ENCADRÉ SCIENTIFIQUE — Comprendre la maladie à corps de Lewy : mécanismes et facteurs biologiques
La maladie à corps de Lewy (MCL) fait partie des synucléinopathies, un groupe de maladies neurodégénératives caractérisées par l’accumulation anormale d’une protéine appelée alpha‑synucléine (α‑syn).
Cette protéine, normalement présente dans les terminaisons synaptiques, joue un rôle essentiel dans la régulation des vésicules et de la communication entre neurones.
1. Le mauvais repliement de l’alpha‑synucléine
Dans la MCL, l’alpha‑synucléine adopte une conformation anormale.
Plusieurs mécanismes contribuent à ce mauvais repliement :
- Modifications chimiques (phosphorylation, oxydation, nitration) qui altèrent sa structure.

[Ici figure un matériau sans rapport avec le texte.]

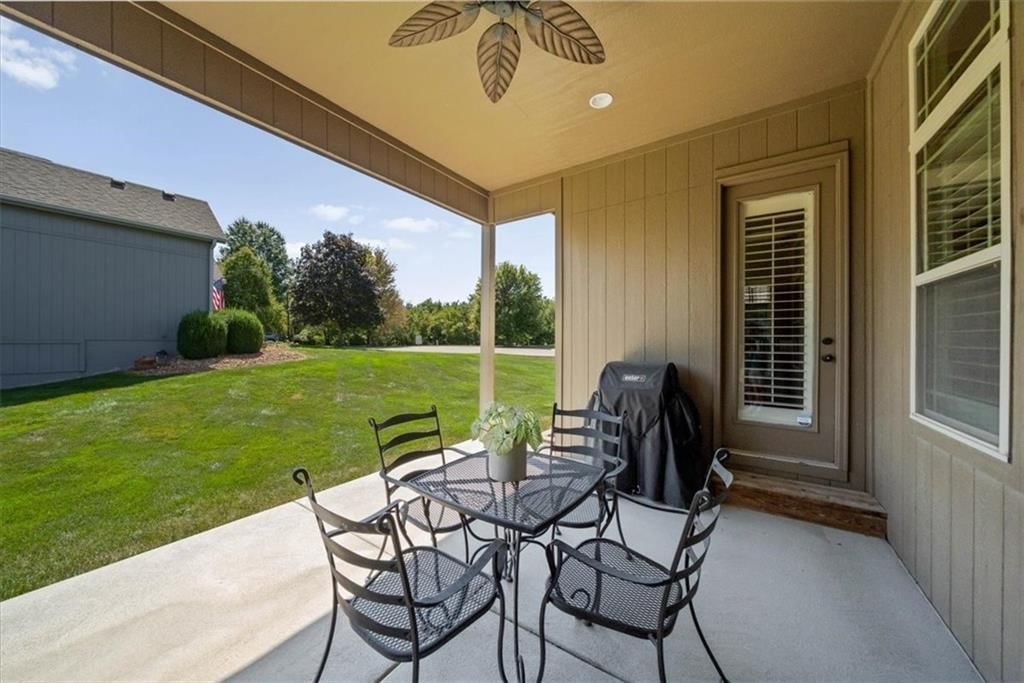 Photo 34 of 35 - 3111 N 118TH Terrace, Kansas City, KS 66109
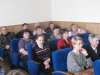  В Красненском районе обсудили реализацию социального проекта «Терминал»
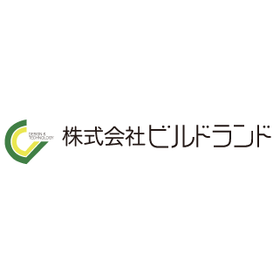 Low-solvent type anti-corrosion coating system 'Fock Chassis System'
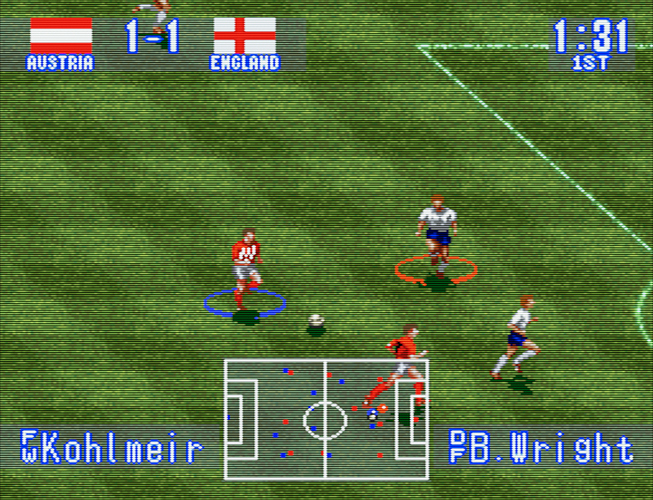 International Superstar Soccer (USA)-240519-003717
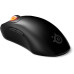 SteelSeries - Prime Esport Mini Lightweight Wireless Optical Gaming Mouse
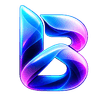 BIOY Logo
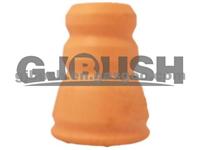 Rubber Buffer 51722-SNA-904 Of High Quality For HONDA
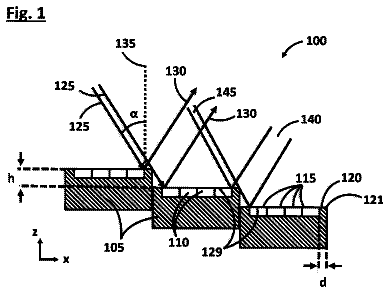 Drawing from US 9,823,577 B2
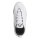 adidas Believe That 1 Sportschuhe Herren - ftwwht/cblack/ftwwht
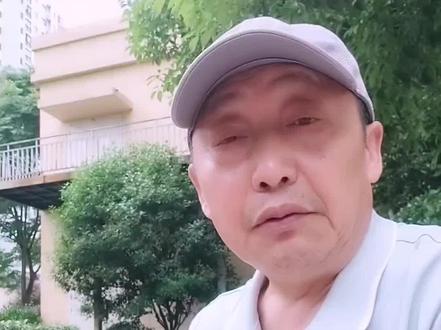 #跳水运动#全红婵#何威仪#陈若琳@抖音作者助手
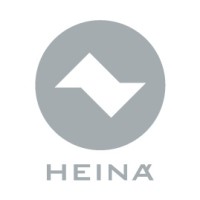 Heina Ltd. logo - Similar company to Da-Team Oy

- Stress oxydatif : les radicaux libres produits par des mitochondries fatiguées endommagent la protéine et les membranes auxquelles elle se fixe.

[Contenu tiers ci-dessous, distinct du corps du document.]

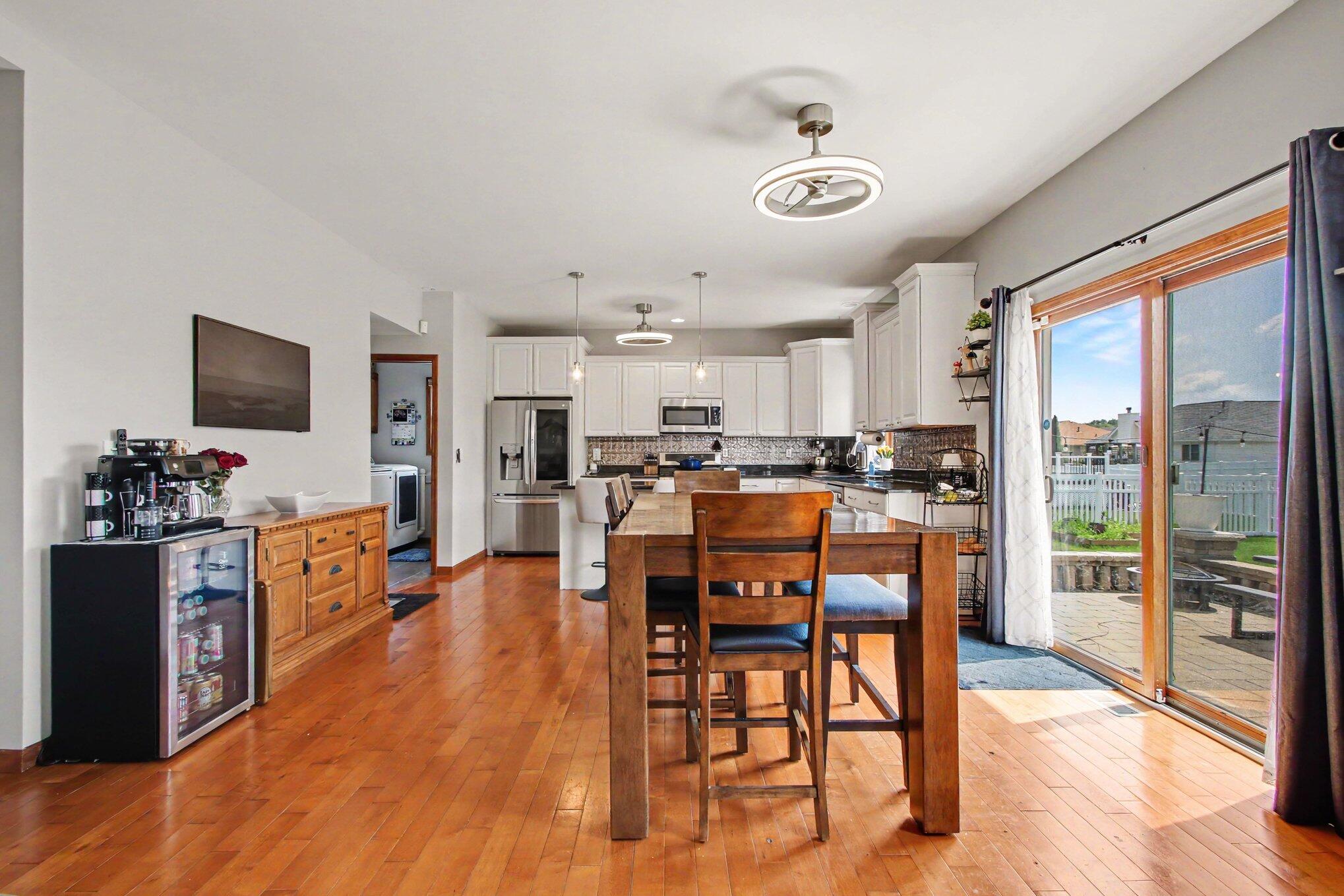5911 Wildrose Lane, Schererville, IN 46375; Image #5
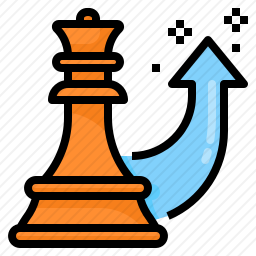 国际象棋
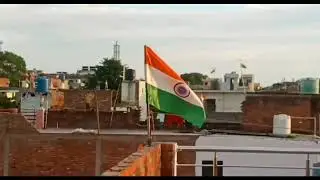 Happy Independence Day 🇮🇳🇮🇳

- Défaillance des systèmes de nettoyage (protéasome, autophagie‑lysosomale), qui n’arrivent plus à éliminer les protéines anormales.
- Interaction perturbée avec les membranes lipidiques, elles‑mêmes altérées par l’âge ou l’inflammation.
Une fois mal repliée, l’alpha‑synucléine devient auto‑propagatrice : elle force les protéines normales à adopter la même forme toxique.
Ce phénomène, dit prion‑like, explique la progression de la maladie d’une région du cerveau à l’autre.
2. Formation des corps de Lewy
Les protéines mal repliées s’assemblent en oligomères, puis en fibrilles amyloïdes.
Ces fibrilles s’accumulent dans les neurones avec d’autres composants (ubiquitine, p62, neurofilaments) pour former les corps de Lewy, la signature histologique de la maladie.
Ces dépôts ne sont pas inertes : ils perturbent directement :
- le transport axonal
- la production d’énergie
- la régulation du calcium
- la plasticité synaptique
- la survie cellulaire
Le neurone finit par entrer en dysfonction, puis en mort cellulaire.
3. Facteurs favorisant l’accumulation
La maladie n’a pas une cause unique.
Elle résulte d’une combinaison de facteurs :
• Vieillissement
Le vieillissement réduit l’efficacité des systèmes de dégradation des protéines et augmente les dommages oxydatifs.
• Stress oxydatif
Les radicaux libres altèrent les protéines et les membranes, facilitant l’agrégation.
• Inflammation chronique
L’activation prolongée de la microglie perturbe l’équilibre du milieu neuronal.
• Vulnérabilité génétique
Certaines variations génétiques (SNCA, GBA…) modifient la stabilité ou la clairance de l’alpha‑synucléine.
• Facteurs environnementaux
Des expositions prolongées à certaines toxines (pesticides, solvants) sont suspectées, sans preuve définitive.
4. Conséquences sur le cerveau et les symptômes
La distribution des dépôts d’alpha‑synucléine explique la diversité des symptômes :
- Tronc cérébral → troubles du sommeil paradoxal, hallucinations précoces
- Substance noire → rigidité, lenteur, symptômes parkinsoniens
- Cortex → fluctuations cognitives, troubles attentionnels
- Système nerveux autonome → hypotension, troubles digestifs, dysautonomie
La MCL est donc une maladie multi systémique, où la progression reflète la propagation progressive de la protéine pathologique dans les réseaux neuronaux.